Hiçliğimle kazıyorum mezarımı aslında sözcüklersiz geçmezken ömrüm toplu katliama yol açıyorum ne zamanki kitapların içine gömülsem ve yeniden doğuyorum başka bir yazarın kimliğinde.
Okumak aşkın baş verdiği yazmaksa sonradan edindiğim elbet ‘’sonsuzluğa özlem’’ diye nitelendiriyorum ben yazmayı.
Sonsuzluk.
Belki de onsuzluk…
Sondan başa saydığım aslında başlayıp da yarım bıraktığım nerede ise her şey hatta mabedim bombalanmışken kazdığım tünelle kimselere görünmeden firar ettiğim.
Nazenin varlığım.
Nezaket yüklü yüreğim hani incelikten kırıldı kırılacak akabinde en hasından kırıldığım ve sevgi iken hamim ve aşkla dolup taştığım.
Bazen bir ırmak.
Bazen haşin bir rüzgâr.
Yetmedi sellere kapıldığım ve asla hızını kesmeyen bir şelale: kâh çağladığım kâh güldüğüm kâh ağladığım…
Günü de kovdum ya kapıdan ve işte eşref saatim elbet münferit sebeplerden dolayı kendime her dokunduğumda okuma ve de okunma isteğim.
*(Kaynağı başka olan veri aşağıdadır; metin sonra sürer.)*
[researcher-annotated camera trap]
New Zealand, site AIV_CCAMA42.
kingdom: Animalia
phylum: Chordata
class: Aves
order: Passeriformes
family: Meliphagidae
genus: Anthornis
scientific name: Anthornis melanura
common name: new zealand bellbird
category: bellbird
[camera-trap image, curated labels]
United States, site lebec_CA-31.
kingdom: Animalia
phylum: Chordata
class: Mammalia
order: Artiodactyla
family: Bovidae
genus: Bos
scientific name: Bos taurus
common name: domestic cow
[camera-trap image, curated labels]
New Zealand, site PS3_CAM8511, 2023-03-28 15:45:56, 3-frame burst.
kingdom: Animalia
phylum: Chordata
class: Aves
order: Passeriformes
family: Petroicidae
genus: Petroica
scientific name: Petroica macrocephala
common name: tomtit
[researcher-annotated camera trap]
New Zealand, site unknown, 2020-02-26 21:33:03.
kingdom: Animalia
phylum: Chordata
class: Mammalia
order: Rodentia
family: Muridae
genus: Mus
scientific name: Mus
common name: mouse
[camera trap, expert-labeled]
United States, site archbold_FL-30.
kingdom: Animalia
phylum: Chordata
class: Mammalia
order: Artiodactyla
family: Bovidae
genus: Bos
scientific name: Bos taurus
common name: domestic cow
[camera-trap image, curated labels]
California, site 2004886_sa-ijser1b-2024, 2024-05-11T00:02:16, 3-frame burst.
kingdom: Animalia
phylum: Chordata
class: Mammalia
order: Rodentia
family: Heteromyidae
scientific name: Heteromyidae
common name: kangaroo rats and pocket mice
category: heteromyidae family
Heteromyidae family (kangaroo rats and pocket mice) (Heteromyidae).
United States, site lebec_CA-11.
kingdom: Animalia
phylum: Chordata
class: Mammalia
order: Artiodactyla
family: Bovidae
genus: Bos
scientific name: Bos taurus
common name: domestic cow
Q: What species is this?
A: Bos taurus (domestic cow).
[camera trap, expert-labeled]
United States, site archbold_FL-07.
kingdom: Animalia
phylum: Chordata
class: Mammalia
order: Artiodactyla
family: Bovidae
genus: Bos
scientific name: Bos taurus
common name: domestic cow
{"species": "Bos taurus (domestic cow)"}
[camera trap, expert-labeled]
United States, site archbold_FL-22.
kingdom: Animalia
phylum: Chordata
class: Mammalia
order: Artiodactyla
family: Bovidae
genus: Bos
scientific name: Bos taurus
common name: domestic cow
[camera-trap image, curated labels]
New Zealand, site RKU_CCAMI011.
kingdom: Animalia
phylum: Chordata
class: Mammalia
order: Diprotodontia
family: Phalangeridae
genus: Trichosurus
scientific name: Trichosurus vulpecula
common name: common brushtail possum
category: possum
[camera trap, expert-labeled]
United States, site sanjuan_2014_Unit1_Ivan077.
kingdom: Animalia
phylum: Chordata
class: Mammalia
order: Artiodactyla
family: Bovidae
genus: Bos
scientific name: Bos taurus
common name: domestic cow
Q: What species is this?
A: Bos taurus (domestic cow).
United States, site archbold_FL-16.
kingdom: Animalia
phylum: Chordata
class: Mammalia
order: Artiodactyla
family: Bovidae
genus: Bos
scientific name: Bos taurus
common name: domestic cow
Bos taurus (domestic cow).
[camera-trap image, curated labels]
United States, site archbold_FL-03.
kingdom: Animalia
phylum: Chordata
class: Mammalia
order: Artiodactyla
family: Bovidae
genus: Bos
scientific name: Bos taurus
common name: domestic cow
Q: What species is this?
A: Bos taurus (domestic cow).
Duvağı kanlı çocuk gelinin.
Vücudu ince ve kırılgan yolda gördüğüm ölü köpeğin.
Hayatsa kaldığı yerden devam ediyor: ha bir eksik ha bir fazla ne ki?
Ne olmuş yani üç beş kadın şiddet mağduru ise ya da üç beş çocuğa dahi kıymışken pislik gölgeler…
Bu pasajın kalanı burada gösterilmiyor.